→ **Énoncé a**
Recopiez tel quel le passage de la liste allant de la ligne contenant "Which is furthest from (153,95) if we look at" jusqu'à la ligne contenant "1.38 meters", ces deux lignes comprises.

→ **Article**
-=-=-
Au final, plus qu’un film politique, Les Promesses dresse le portrait de deux êtres humains formidables, qui pensent que le bien de la collectivité prime sur leurs intérêts personnels et que le plus important est de rester fidèle à ses valeurs et ses engagements. Il fallait des acteurs formidables pour les incarner. C’est chose faite avec Isabelle Huppert et Reda Kateb, qui forment un duo très complémentaire à l’écran, chacun jouant sur ses qualités et sa sensibilité pour porter son personnage.
La mise en scène de Thomas Kruithof ne fait pas dans l’esbrouffe mais reste sobre, efficace. Elle réussit à générer la tension nécessaire pour dynamiser le récit, et parvient constamment à trouver le bon tempo.
On ne sait pas encore si les spectateurs choisiront ce film sur la machine électronique de leur cinéma multiplex préféré. En tout cas, nous, on vote pour Thomas Kruithof, sa réélection pour un 3ème mandat en long-métrage et on fait campagne pour dire tout le bien qu’on pense de ce beau film, d’ores et déjà une des belles surprises de la Mostra 2021.
-=-=-
→ **Énoncé b**
Répondez à ces questions sur l'article :
(i) Quels acteurs forment le duo à l'écran ?
(ii) Qui assure la mise en scène du film ?
(iii) De quel événement le film est-il présenté comme une des belles surprises ?
-=-=-
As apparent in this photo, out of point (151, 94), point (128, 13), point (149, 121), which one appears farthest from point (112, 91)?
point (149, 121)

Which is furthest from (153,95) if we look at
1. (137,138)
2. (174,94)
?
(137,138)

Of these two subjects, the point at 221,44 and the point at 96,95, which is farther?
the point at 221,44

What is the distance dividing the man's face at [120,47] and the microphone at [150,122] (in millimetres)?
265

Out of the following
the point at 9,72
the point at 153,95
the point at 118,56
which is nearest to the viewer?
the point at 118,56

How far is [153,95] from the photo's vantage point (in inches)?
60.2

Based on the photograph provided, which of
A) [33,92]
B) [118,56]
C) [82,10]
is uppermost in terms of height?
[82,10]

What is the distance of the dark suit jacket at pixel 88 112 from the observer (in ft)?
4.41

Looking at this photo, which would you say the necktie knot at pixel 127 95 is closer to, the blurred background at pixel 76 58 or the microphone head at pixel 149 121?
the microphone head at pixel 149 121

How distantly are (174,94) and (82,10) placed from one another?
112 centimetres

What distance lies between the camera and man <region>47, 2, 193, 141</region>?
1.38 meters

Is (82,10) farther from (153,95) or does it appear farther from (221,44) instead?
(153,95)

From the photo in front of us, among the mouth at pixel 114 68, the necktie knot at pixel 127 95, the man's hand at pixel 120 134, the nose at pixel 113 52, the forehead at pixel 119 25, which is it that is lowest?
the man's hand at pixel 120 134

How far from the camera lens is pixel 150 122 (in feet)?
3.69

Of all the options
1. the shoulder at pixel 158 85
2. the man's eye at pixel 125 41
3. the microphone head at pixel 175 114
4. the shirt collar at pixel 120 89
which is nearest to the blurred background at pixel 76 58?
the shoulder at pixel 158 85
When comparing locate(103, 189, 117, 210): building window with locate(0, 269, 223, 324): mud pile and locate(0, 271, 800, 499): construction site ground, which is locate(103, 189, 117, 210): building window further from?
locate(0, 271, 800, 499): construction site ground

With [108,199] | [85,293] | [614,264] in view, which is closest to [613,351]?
-=-=-
→ **Bonne réponse a**
Which is furthest from (153,95) if we look at
1. (137,138)
2. (174,94)
?
(137,138)

Of these two subjects, the point at 221,44 and the point at 96,95, which is farther?
the point at 221,44

What is the distance dividing the man's face at [120,47] and the microphone at [150,122] (in millimetres)?
265

Out of the following
the point at 9,72
the point at 153,95
the point at 118,56
which is nearest to the viewer?
the point at 118,56

How far is [153,95] from the photo's vantage point (in inches)?
60.2

Based on the photograph provided, which of
A) [33,92]
B) [118,56]
C) [82,10]
is uppermost in terms of height?
[82,10]

What is the distance of the dark suit jacket at pixel 88 112 from the observer (in ft)?
4.41

Looking at this photo, which would you say the necktie knot at pixel 127 95 is closer to, the blurred background at pixel 76 58 or the microphone head at pixel 149 121?
the microphone head at pixel 149 121

How distantly are (174,94) and (82,10) placed from one another?
112 centimetres

What distance lies between the camera and man <region>47, 2, 193, 141</region>?
1.38 meters

→ **Bonne réponse b**
(i) Isabelle Huppert et Reda Kateb.
(ii) Thomas Kruithof.
(iii) La Mostra 2021.